During the 12 month period, DP World’s port-centric logistics hub at London Gateway saw throughput of 1,804,871 TEU, a 15 per cent increase on the previous annual record set last year. At DP World Southampton, Britain’s second largest container terminal, throughput in the 12 month period was 1,871,081 TEU, which contributed to a record combined UK total of 3,675,952 TEU.
DP World – which operates ports, terminals and logistics businesses on six continents – announced last year a further £300m investment in a new fourth berth at London Gateway on top of the ongoing £40m invested at Southampton. Globally, the company reported strong financial results for the six months to 30 June 2021, with EBITDA growing 18.2 per cent year-on-year.
Ernst Schulze, Chief Executive of DP World in the UK, said: “These record UK numbers underline the fact that we have the capacity and capability to continue delivering first class services for all existing customers whilst expanding customer choice by handling new sailings. We also plan to continue our investment in rail interconnectivity at both hubs, easing congestion on the roads. Already, 30 percent of containers at the Port of Southampton are moved by rail – the highest proportion in the UK.”
“We believe in the UK market and have the ambition and the resources to boost growth, support businesses, create jobs and improve living standards. By focusing on solving complex logistical challenges for our customers, we aim to be a partner in their business success, providing fast reliable and flexible links to international supply chains and markets.”

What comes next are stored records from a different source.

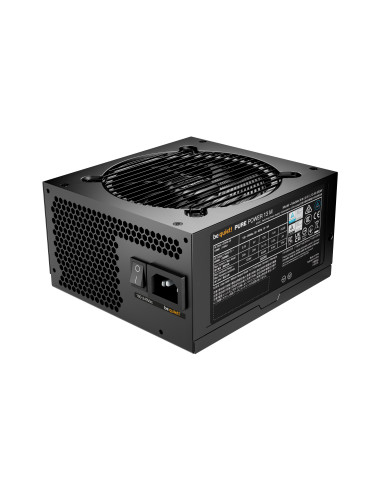 be quiet! Pure Power 13 M | 650W unidad de fuente de alimentación 20+4 pin ATX ATX Negro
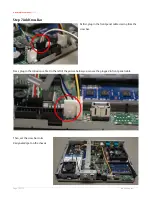 Preview for 10 page of Fujitsu D3313-S Assembly Instructions Manual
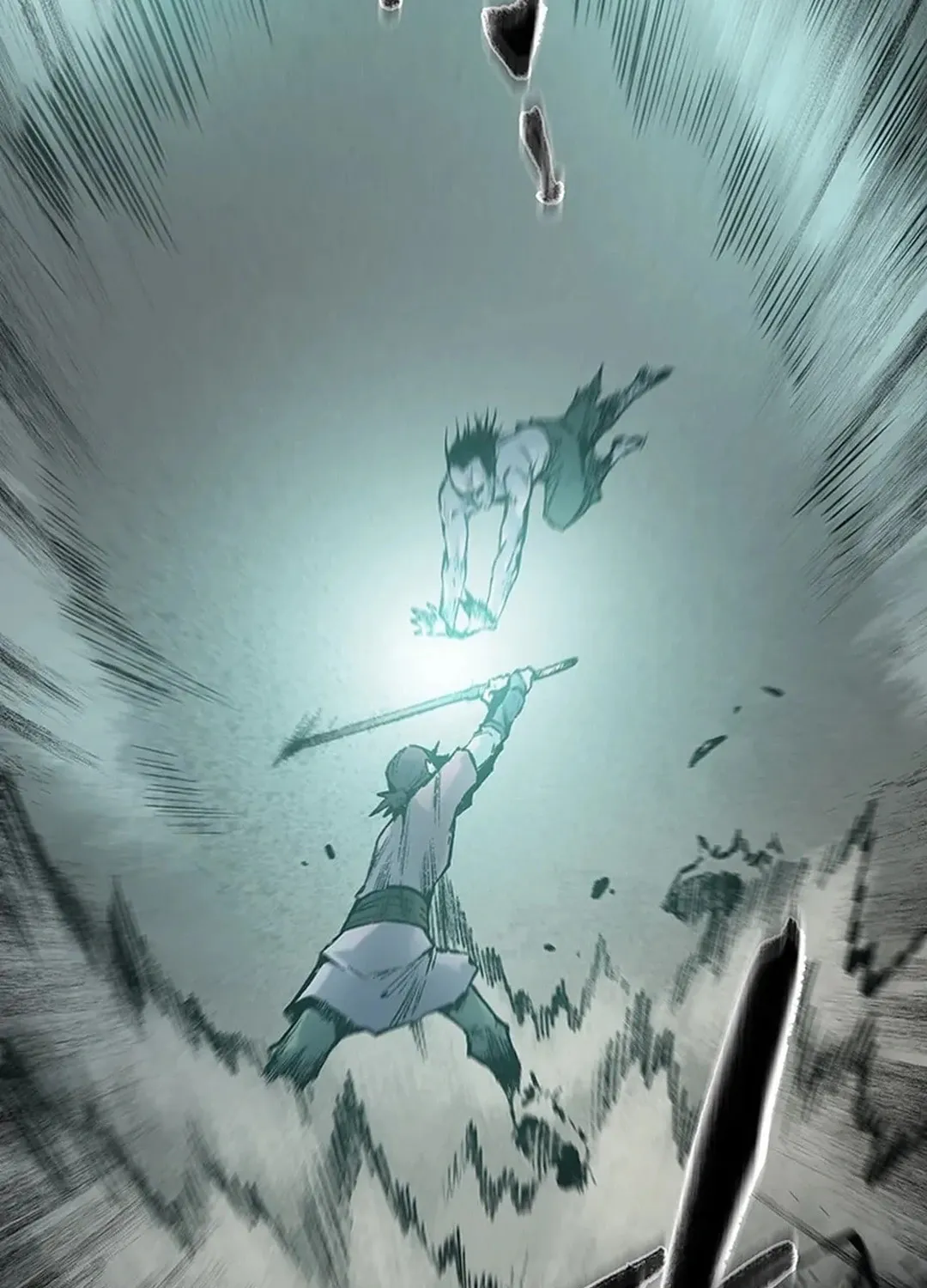 Kang-Ho Chapter 141 page 124 -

Strong throughput from existing customers and the arrival of six new major international shipping services at the two terminals drove the 2021 performance. Imports and exports through London Gateway and Southampton included automotive parts, white goods and household furniture, as consumers spent more on physical products during the pandemic, while foodstuffs remained important in the overall cargo mix. Southampton and London Gateway have both been awarded freeport status as part of Solent Freeport and Thames Freeport respectively, further cementing the critical role of both locations in the UK’s international trade.